We will see whether DataWind manages to make good on their goal of millions of sales this year. Kapil Sibal continues to push for all 220M students in India to have their own laptop or tablet. And he continues to say compelling things of his vision, such as “It will be a device that creates content.” One way or another, I hope that vision is realized.
Professors Doug Kranch (of North Central State College) and Terri Bucci (of Ohio State University) are launching an XO Educational Software Project this year. This will be a collaboration between them and their students, and partners in Haiti, to develop math and science modules for the XO. They are also developing a simple router/server setup that Haitian teachers can use to support such software — NCSC’s fall course on client/server development will focus on this work.
The project aims to meet Haitian curricular standards, with ongoing feedback from schools around Croix des Bouquets, in collaboration with teachers, students, and university faculty and students from University Episcopal in Port-au-Prince. These contacts are supported by Ohio State’s ongoing Haiti Empowerment Project.
Sameer Verma of OLPC-SF, as he mentiond at last week’s amazing community summit, is putting together a book server for use in rural India, with 20,000 books and audio files on it for students and teachers to use locally. He is going to deploy it at a school pilot near his familial hometown.
This is a Pathagar server implementing the OPDS bookserver standard, running on a tiny Sheeva Plug device, accessible over a local network to XOs in the neighborhood. The Sheeva Plug is low power and has USB and SD ports that make it easy to expand such an offline library. Here it is plugged in and in use, drawing a total of 4 Watts:
Sayamindu Dasgupta, who contributed to the design of the OPDS specification, developed the Pathagar server to implement the spec; Manuel Quiñones created the version of the server used here. Book and audio suggestions are welcome for this particular build, and a web-based form for linking to OPDS archives suitable for inclusion in the image will be up shortly. If you have your own Sheeva Plug, you can torrent the original disk image of this installation.
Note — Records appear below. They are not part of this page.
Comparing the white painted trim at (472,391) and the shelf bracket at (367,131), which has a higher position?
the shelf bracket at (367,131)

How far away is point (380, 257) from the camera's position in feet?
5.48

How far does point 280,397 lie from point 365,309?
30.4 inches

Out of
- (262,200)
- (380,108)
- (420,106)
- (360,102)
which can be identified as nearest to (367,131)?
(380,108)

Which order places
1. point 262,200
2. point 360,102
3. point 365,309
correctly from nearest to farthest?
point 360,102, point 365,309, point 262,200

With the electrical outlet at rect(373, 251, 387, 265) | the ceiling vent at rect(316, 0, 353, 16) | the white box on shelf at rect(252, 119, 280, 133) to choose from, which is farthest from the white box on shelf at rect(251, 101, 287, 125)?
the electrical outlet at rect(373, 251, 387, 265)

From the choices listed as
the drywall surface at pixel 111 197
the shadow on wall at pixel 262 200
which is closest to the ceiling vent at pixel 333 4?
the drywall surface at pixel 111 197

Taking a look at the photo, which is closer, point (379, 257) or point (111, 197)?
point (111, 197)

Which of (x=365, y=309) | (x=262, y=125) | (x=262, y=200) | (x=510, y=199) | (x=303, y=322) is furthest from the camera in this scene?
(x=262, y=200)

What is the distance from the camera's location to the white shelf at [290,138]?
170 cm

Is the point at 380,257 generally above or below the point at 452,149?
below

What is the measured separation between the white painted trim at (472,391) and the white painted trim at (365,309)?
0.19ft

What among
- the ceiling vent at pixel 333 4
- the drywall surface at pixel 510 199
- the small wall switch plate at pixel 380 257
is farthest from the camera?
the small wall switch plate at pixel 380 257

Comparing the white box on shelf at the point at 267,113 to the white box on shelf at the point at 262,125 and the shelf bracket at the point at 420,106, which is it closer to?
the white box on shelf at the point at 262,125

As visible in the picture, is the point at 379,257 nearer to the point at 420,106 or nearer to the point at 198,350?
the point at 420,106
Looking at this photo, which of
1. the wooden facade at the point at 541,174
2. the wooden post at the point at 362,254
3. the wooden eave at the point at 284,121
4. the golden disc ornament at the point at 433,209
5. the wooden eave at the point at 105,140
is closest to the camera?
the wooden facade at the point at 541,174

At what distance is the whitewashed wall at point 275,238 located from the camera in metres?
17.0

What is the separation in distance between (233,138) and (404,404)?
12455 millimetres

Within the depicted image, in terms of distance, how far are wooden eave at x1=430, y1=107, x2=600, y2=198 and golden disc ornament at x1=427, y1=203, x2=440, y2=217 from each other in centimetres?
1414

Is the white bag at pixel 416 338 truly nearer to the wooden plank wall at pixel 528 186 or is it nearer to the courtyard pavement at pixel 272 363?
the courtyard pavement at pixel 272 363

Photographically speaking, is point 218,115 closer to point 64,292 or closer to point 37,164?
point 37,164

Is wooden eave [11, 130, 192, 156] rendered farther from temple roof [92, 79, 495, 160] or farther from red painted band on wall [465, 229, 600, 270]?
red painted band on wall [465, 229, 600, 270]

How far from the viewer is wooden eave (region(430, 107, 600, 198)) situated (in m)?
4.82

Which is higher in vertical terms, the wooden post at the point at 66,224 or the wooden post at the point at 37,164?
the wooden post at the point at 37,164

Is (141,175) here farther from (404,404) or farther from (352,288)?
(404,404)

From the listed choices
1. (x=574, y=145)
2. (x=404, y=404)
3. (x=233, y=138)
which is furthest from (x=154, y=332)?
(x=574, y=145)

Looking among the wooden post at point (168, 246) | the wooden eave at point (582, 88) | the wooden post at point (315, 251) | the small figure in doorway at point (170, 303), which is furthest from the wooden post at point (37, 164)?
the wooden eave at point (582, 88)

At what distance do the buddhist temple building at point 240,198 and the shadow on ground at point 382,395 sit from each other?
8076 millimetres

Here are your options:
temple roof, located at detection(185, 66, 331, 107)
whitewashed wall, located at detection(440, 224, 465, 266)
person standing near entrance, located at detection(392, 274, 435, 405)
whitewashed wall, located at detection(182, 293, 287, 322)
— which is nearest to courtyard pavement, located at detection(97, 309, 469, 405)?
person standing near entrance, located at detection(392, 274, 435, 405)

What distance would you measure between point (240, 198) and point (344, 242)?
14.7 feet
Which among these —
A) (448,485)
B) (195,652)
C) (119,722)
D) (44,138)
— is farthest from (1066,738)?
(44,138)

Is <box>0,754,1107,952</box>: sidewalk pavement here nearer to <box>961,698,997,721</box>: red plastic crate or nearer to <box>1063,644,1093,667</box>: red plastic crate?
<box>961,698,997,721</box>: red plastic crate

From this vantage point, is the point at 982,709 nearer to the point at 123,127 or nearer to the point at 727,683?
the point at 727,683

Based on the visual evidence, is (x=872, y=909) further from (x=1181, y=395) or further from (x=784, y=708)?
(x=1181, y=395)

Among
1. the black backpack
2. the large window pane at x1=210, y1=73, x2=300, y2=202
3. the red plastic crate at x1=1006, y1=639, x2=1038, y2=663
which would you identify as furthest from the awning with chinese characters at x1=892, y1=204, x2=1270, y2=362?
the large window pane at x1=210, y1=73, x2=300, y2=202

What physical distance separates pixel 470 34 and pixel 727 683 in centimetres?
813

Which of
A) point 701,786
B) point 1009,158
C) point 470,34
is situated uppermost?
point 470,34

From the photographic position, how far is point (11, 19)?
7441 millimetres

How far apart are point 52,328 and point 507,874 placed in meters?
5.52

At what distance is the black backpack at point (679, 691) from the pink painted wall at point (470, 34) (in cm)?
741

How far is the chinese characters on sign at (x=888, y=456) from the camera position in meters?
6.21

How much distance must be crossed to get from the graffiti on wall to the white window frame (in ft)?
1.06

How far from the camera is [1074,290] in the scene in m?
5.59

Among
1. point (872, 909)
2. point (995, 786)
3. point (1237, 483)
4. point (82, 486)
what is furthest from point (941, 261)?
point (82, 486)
The setup was load-tested last night, using a simple build: a stock Sheeva Plug and 16GB USB key (total cost: $100). Quick statistics:
Nick writes about his first time as a Maker at Maker Faire, where he showed off some lovely hacks involving XOs and hung out with the Raspberry Pi team, among others. More photos and background on his blog.
The contest rules are out for the OLPC/Nickelodeonstorytelling contest. OLPC and Nick will be judging the submissions together. All XO users in Latin America are eligible to compete by submitting a story, anination, or other multimedia clip of up to 3 minutes. Contest ends August 29.